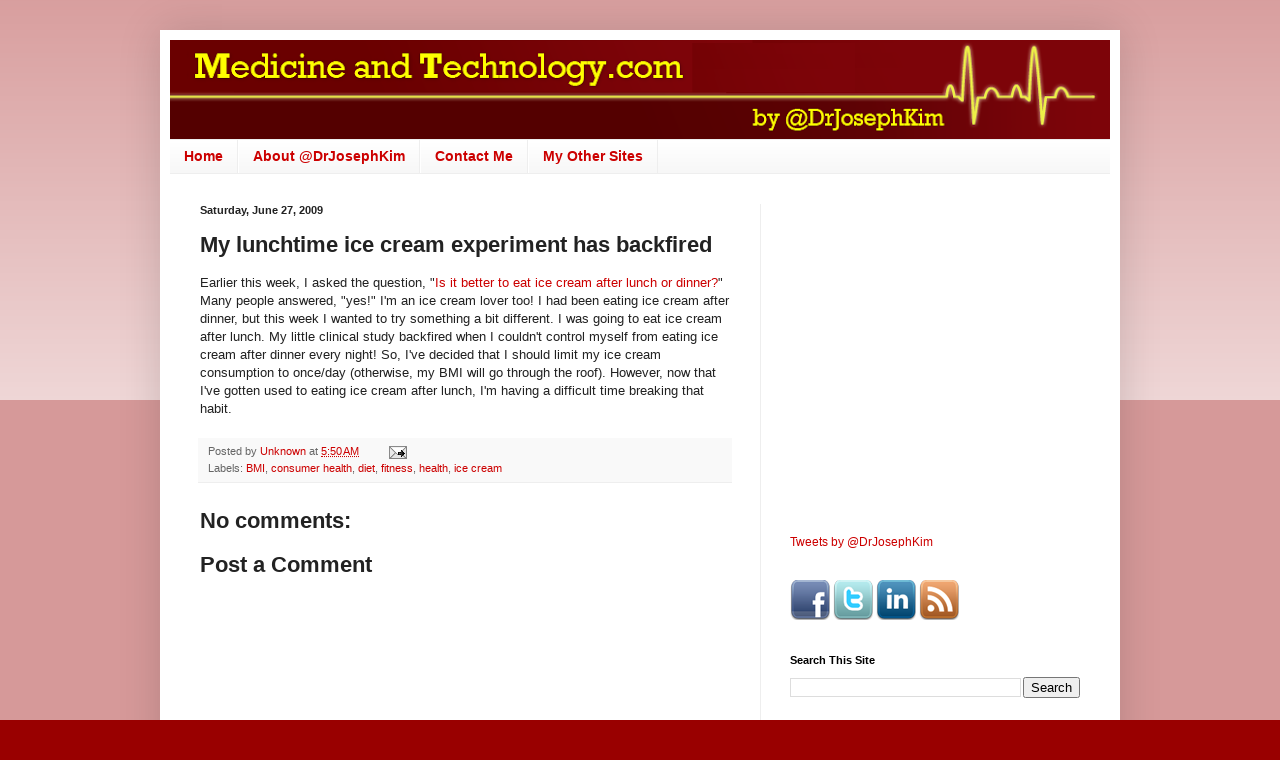

--- FILE ---
content_type: text/html; charset=utf-8
request_url: https://www.google.com/recaptcha/api2/aframe
body_size: 224
content:
<!DOCTYPE HTML><html><head><meta http-equiv="content-type" content="text/html; charset=UTF-8"></head><body><script nonce="7TbKuxHWNyWBX52q1SZsBg">/** Anti-fraud and anti-abuse applications only. See google.com/recaptcha */ try{var clients={'sodar':'https://pagead2.googlesyndication.com/pagead/sodar?'};window.addEventListener("message",function(a){try{if(a.source===window.parent){var b=JSON.parse(a.data);var c=clients[b['id']];if(c){var d=document.createElement('img');d.src=c+b['params']+'&rc='+(localStorage.getItem("rc::a")?sessionStorage.getItem("rc::b"):"");window.document.body.appendChild(d);sessionStorage.setItem("rc::e",parseInt(sessionStorage.getItem("rc::e")||0)+1);localStorage.setItem("rc::h",'1768932632768');}}}catch(b){}});window.parent.postMessage("_grecaptcha_ready", "*");}catch(b){}</script></body></html>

________

**TASK TO CARRY OUT:**
Return each line of the listing that holds the string "text".

**RESULT OF THE EXERCISE:**
content_type: text/html; charset=utf-8
<!DOCTYPE HTML><html><head><meta http-equiv="content-type" content="text/html; charset=UTF-8"></head><body><script nonce="7TbKuxHWNyWBX52q1SZsBg">/** Anti-fraud and anti-abuse applications only. See google.com/recaptcha */ try{var clients={'sodar':'https://pagead2.googlesyndication.com/pagead/sodar?'};window.addEventListener("message",function(a){try{if(a.source===window.parent){var b=JSON.parse(a.data);var c=clients[b['id']];if(c){var d=document.createElement('img');d.src=c+b['params']+'&rc='+(localStorage.getItem("rc::a")?sessionStorage.getItem("rc::b"):"");window.document.body.appendChild(d);sessionStorage.setItem("rc::e",parseInt(sessionStorage.getItem("rc::e")||0)+1);localStorage.setItem("rc::h",'1768932632768');}}}catch(b){}});window.parent.postMessage("_grecaptcha_ready", "*");}catch(b){}</script></body></html>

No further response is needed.